I READ with interest the opinion piece written by your columnist Vic Barlow about Kenneth Clarke’s views on the Brexit referendum debate.

Usually Mr Barlow’s singular take on life makes me smile and I fully realise that as a columnist he is obliged to take a personal and particular stance, sometimes for the sake of comic effect.

If I understand it correctly, Kenneth Clarke MP does not like referendums and MPs are not in office to reflect the views of their constituents but to make their own valued judgement on what is best for their constituents.

Mr Barlow doesn’t appear to like Mr Clarke’s stance and has extrapolated that Mr Clarke believes that the public are too stupid to be involved in constitutional matters, which should be left to him.

I take something of a different view. The rules of the game in a Parliamentary democracy are that your MP is your representative, not your delegate. You do not, and cannot, mandate an MP to vote a particular way on a given topic.

If you do not like the way he conducts himself in Parliament, you vote him out at the next election.

With regard to referendums, many readers of this newspaper have pointed out that a yes-no answer to a subject as layered and nuanced as our relationship with the EU was never going to bring a satisfactory answer, as has be proven.

I really don’t see how Mr Clarke’s stance in supporting Parliamentary democracy and opposing binary referendums could in any way be construed as the slippery slope towards a one-party state or that politicians’s don’t like democracy.

But we’re all entitled to our opinion, I just don’t happen to agree with Mr Barlow’s.

Paul Gallimore Address supplied Fly anger SO the Fly feels he needs to tell us, yet again, just how angry he is about Brexit.

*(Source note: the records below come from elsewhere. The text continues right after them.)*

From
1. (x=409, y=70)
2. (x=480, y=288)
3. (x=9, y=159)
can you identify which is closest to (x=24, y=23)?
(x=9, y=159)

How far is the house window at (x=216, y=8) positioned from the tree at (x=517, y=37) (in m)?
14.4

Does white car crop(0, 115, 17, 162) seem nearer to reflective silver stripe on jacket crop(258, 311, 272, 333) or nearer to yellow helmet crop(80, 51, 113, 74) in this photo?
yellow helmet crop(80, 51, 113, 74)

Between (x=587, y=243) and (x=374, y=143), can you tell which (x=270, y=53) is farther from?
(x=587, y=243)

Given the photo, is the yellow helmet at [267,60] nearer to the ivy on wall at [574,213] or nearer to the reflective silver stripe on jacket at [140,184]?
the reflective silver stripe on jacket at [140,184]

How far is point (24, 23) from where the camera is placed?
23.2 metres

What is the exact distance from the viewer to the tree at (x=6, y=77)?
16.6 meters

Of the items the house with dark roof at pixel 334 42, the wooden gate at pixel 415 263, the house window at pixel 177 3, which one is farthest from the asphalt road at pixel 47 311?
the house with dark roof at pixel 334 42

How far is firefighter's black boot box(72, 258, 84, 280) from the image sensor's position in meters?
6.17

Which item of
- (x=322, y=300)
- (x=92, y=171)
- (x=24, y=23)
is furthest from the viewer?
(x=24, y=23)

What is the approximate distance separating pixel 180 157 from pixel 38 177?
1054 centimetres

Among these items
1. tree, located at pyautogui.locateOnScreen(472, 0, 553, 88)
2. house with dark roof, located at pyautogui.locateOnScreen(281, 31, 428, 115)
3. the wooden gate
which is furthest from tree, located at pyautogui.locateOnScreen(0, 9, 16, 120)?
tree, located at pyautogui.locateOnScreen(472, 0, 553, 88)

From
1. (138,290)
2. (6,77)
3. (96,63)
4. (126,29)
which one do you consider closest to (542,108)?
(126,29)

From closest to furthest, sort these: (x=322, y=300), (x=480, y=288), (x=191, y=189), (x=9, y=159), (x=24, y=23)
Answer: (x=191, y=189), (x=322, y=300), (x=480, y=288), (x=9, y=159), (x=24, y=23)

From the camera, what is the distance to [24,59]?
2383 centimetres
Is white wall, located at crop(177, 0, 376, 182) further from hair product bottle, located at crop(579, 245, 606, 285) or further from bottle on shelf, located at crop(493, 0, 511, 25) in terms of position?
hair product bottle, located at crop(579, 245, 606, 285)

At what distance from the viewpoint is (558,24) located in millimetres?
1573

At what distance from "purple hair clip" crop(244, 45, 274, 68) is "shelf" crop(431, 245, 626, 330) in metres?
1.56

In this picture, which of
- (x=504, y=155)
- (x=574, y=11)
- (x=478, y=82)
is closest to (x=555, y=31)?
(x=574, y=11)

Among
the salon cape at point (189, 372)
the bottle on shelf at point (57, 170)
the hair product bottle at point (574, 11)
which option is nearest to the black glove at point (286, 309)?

Well frankly I and most other people, leavers and remainers alike are sick to death of a small but hardcore bunch of angry remainers telling us just how angry they are.

What makes me really angry Fly, is the abuse of your position.

You have the privilege of being given half a page to yourself every week to say what you like with total anonymity and choose to abuse it by ramming your political views down our throats. Who are you and what is so special about you that grants you this privilege?

And to the editor, why do you continue to allow your local newspaper, which should be politically neutral, to be hijacked by this partisan preaching at us from his anonymous pulpit week after week? If you must let him then why aren’t the opposing views given an equal airing?

It’s not good enough to rely on a few readers to redress the balance the following week.

If the Fly thinks he’s angry about Brexit, just think how angry he would be if his side had actually won the referendum and were now being denied their victory by a small but fanatical bunch of militant Brexiteers aided and abetted by lying duplicitous politicians who chose to give us the referendum in the first place, who promised it would be a once in a generation affair, said they would honour the result and have since been re-elected on a manifesto pledge to do just that but have spent the last two years doing everything they can to make implementing the result as difficult as possible.